In 2006, Bell GlobeMedia undertook to purchase CHUM Ltd., which owned 33 radio stations, 21 specialty stations and 12 television stations.

The purchase offer, which required approval from the Canadian Radio-television and Telecommunications Commission (CRTC) and the Competition Bureau, was a concern for marketers because it would lessen competition and lead to increased costs for TV time. The inclusion of the City-TV properties would mean Bell GlobeMedia would control two major local TV stations in the important Toronto, Winnipeg, Calgary, Edmonton and Vancouver markets.

Actions

ACA vigorously opposed the sale with the Competition Bureau, yet the Bureau approved the sale. At the CRTC, however, it was a different story.
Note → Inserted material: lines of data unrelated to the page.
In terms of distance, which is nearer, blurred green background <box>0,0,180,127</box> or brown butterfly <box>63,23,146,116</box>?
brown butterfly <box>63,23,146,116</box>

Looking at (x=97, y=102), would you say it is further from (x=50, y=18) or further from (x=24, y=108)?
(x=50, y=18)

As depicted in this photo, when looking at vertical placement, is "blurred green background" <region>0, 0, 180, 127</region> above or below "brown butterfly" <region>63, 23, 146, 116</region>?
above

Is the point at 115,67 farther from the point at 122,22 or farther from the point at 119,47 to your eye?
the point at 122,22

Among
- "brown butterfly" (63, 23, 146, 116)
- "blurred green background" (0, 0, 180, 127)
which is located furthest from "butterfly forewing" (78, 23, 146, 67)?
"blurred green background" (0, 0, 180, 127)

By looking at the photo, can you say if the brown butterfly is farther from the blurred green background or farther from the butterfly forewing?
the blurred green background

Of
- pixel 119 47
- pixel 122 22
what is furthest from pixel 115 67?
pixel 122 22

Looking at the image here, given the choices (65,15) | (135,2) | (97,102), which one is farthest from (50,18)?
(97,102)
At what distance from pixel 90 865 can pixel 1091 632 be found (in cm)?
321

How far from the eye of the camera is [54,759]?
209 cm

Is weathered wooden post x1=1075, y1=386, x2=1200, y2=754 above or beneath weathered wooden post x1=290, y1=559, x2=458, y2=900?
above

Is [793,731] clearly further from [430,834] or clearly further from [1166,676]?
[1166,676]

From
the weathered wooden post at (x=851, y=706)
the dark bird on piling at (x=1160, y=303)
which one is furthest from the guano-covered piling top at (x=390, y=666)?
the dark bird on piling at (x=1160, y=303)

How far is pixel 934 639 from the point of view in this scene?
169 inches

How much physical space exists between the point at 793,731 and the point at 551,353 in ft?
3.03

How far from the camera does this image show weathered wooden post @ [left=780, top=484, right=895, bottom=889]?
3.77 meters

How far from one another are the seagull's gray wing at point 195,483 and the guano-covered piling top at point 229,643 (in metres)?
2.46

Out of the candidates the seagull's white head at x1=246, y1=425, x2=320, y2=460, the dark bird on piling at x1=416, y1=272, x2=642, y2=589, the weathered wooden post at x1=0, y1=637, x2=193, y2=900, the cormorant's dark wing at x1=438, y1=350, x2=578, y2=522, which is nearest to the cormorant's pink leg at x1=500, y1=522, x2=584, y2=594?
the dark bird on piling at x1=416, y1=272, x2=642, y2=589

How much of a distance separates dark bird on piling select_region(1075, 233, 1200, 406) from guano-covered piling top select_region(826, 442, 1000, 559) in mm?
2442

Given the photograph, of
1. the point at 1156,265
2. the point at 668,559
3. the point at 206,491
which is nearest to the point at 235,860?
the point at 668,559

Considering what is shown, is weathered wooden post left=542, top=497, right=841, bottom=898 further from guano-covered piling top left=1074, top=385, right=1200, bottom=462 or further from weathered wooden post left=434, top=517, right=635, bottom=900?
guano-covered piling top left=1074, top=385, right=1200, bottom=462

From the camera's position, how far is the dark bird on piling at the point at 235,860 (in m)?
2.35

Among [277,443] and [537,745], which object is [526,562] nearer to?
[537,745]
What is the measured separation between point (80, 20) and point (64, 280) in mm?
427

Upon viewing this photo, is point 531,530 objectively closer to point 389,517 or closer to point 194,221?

In April 2007, ACA submitted a written intervention to CRTC outlining the implications for marketers and requesting to appear during the oral phase of the hearings. At those hearings, ACA emphasized the importance of curtailing market dominance by one media company and ensuring healthy competition.

Outcome

ACA’s intervention directly led to CRTC approving the ownership change, with a big caveat: Bell Globemedia had to divest itself of the City-TV stations. With that win, marketers’ concern about limiting competition in key local TV markets was allayed and marketers were saved an estimated 3-to-5% increase on their TV budgets.

The CRTC decision was also an important precedent for future cases where merger proposals threaten to eliminate competition.